[Stored data entries]
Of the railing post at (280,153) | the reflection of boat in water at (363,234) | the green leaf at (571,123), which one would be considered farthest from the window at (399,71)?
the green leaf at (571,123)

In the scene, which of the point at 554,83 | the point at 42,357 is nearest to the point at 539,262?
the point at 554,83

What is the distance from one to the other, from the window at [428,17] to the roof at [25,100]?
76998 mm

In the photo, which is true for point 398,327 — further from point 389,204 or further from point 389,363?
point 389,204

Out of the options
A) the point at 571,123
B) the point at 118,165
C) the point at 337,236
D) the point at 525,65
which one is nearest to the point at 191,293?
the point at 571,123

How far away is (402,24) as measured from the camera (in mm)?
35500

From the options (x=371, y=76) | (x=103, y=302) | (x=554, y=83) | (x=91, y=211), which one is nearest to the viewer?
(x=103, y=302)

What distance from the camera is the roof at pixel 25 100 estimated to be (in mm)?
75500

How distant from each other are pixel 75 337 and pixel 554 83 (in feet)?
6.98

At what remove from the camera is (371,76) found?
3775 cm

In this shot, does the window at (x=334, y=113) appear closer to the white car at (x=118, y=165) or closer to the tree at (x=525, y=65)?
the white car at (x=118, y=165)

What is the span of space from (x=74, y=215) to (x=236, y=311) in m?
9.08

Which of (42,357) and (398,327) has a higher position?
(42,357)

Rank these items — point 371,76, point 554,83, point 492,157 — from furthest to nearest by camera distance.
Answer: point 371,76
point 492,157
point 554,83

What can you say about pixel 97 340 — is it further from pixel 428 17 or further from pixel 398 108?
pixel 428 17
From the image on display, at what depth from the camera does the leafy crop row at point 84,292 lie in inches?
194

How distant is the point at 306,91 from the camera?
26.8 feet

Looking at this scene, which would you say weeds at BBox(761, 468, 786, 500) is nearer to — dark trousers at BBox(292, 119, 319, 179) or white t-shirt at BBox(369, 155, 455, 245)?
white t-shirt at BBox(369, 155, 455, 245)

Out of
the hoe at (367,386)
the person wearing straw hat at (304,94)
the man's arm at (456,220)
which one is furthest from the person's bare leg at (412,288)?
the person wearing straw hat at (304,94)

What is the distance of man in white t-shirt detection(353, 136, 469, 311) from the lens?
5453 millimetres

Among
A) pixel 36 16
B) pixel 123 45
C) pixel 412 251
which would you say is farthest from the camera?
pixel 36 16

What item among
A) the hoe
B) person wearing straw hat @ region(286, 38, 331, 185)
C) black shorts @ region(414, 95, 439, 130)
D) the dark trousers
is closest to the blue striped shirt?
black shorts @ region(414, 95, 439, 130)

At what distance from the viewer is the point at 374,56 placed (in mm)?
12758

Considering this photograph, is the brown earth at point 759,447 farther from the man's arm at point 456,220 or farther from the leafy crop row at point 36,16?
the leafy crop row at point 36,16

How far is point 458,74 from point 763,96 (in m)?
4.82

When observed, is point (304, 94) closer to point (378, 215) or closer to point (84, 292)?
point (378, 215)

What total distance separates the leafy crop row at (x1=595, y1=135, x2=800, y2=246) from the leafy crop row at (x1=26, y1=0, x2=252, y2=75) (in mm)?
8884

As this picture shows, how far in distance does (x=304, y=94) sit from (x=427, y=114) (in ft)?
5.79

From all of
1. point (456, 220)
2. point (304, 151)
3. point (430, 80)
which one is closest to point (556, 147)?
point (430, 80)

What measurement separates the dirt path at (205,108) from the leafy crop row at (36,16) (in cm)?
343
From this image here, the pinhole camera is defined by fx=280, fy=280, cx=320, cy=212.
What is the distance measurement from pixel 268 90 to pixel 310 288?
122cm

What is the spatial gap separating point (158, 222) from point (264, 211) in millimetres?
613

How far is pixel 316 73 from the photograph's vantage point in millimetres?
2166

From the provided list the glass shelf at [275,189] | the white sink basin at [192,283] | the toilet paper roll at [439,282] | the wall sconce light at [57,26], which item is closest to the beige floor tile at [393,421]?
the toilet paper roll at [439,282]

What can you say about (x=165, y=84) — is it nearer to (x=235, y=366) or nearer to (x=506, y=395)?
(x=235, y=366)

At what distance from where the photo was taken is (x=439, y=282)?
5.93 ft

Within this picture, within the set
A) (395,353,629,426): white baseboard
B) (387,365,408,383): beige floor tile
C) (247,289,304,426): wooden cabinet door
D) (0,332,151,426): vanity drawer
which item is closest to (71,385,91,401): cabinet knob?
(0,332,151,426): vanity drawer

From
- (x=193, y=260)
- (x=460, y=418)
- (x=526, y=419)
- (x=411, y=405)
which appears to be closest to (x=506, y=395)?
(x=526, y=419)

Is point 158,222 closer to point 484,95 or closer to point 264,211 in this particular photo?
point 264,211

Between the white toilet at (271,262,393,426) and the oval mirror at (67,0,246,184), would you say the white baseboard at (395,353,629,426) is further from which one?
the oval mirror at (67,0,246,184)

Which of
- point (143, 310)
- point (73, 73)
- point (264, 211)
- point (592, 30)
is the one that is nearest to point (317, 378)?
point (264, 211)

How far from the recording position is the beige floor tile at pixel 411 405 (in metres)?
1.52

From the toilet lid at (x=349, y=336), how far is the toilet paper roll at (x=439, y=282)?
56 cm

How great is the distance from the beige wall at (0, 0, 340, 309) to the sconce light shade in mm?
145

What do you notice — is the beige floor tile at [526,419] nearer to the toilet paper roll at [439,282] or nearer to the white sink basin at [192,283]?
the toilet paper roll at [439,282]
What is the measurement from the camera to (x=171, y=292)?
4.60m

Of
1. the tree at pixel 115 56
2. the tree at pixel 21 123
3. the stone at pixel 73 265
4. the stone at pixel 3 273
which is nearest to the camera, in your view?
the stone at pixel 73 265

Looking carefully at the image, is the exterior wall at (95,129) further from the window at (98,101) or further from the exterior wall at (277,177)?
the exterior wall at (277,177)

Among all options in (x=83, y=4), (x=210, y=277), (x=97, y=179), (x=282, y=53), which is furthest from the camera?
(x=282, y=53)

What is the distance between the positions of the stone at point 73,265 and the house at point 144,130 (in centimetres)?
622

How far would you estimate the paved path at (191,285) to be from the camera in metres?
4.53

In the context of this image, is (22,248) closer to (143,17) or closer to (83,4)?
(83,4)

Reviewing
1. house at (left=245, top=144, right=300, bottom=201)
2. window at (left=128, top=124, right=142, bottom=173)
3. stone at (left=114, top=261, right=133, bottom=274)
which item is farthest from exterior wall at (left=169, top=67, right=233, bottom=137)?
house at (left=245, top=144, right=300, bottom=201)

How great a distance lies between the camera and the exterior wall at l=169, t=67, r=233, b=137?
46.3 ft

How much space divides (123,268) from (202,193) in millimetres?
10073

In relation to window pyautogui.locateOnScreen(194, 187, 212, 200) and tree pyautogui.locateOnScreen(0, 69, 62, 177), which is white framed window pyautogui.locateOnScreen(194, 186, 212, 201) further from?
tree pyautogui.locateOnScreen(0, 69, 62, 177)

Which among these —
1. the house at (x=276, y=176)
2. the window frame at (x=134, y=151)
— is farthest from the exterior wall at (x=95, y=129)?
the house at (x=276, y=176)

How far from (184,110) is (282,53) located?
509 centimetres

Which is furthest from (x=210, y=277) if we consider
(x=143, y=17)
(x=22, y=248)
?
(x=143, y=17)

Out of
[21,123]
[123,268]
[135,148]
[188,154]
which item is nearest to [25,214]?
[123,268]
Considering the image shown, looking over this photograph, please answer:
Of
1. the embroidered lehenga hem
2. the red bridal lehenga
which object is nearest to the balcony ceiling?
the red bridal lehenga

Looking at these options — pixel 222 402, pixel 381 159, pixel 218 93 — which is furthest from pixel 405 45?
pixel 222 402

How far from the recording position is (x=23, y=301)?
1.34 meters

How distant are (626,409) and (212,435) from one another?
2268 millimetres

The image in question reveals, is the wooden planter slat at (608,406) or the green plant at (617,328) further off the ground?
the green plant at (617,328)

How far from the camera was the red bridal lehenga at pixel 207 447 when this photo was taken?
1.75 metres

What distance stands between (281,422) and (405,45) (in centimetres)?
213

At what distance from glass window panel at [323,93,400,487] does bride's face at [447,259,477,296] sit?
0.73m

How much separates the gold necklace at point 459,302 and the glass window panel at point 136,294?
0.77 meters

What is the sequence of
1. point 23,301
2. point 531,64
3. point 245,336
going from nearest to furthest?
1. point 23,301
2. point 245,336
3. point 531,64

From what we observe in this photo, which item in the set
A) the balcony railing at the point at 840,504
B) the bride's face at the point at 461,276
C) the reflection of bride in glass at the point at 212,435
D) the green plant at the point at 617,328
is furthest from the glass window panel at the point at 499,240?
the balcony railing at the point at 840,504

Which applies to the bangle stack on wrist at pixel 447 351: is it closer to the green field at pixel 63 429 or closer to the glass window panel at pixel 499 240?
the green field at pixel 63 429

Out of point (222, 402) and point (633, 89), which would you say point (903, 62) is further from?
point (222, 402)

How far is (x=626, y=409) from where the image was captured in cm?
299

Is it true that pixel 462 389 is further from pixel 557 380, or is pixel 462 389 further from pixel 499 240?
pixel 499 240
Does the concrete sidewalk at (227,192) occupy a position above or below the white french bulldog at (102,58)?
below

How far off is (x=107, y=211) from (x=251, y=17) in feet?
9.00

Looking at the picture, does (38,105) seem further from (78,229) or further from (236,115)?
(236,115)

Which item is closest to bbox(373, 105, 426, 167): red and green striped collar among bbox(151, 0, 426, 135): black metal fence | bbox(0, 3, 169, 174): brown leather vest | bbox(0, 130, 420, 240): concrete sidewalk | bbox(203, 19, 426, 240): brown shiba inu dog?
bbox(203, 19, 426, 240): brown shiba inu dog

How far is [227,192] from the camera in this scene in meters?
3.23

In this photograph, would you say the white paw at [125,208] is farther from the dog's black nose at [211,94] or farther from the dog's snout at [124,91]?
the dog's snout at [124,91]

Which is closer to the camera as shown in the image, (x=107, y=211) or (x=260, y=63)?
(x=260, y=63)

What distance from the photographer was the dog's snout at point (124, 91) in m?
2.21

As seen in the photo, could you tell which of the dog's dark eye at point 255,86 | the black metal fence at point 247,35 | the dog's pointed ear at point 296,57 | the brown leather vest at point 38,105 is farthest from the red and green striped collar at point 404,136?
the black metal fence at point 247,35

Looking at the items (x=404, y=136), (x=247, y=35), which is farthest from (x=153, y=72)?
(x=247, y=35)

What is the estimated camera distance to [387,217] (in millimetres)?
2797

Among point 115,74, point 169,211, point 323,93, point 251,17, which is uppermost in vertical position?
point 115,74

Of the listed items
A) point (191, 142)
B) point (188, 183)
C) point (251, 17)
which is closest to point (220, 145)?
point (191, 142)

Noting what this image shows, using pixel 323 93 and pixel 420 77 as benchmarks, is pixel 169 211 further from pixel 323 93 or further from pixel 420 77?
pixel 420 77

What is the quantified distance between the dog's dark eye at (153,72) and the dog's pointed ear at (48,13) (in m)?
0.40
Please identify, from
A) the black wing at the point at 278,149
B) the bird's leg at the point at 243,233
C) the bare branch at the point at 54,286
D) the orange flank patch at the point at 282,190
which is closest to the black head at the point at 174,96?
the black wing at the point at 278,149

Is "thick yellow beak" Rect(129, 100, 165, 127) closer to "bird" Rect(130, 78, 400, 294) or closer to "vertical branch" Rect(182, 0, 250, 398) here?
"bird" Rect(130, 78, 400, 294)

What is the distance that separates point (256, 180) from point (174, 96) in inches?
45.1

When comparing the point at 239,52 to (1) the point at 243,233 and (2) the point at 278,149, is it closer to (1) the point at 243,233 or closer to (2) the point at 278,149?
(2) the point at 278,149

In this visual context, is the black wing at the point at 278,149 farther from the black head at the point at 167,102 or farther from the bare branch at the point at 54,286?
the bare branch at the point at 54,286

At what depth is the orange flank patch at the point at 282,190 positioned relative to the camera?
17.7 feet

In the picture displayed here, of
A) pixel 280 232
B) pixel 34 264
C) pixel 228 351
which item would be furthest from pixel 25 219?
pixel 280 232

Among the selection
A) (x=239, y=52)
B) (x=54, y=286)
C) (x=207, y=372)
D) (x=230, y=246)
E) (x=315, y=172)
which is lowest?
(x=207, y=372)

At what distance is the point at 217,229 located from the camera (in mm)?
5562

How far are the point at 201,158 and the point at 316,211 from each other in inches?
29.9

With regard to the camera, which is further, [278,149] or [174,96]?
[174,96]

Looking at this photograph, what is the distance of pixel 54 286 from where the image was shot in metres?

### Objective
Extract every line of the entries above that contains the string "right", treating uppercase and lowercase letters as different.

### Solution to the exercise
1. house at (left=245, top=144, right=300, bottom=201)
2. window at (left=128, top=124, right=142, bottom=173)
3. stone at (left=114, top=261, right=133, bottom=274)
which item is farthest from exterior wall at (left=169, top=67, right=233, bottom=137)?
house at (left=245, top=144, right=300, bottom=201)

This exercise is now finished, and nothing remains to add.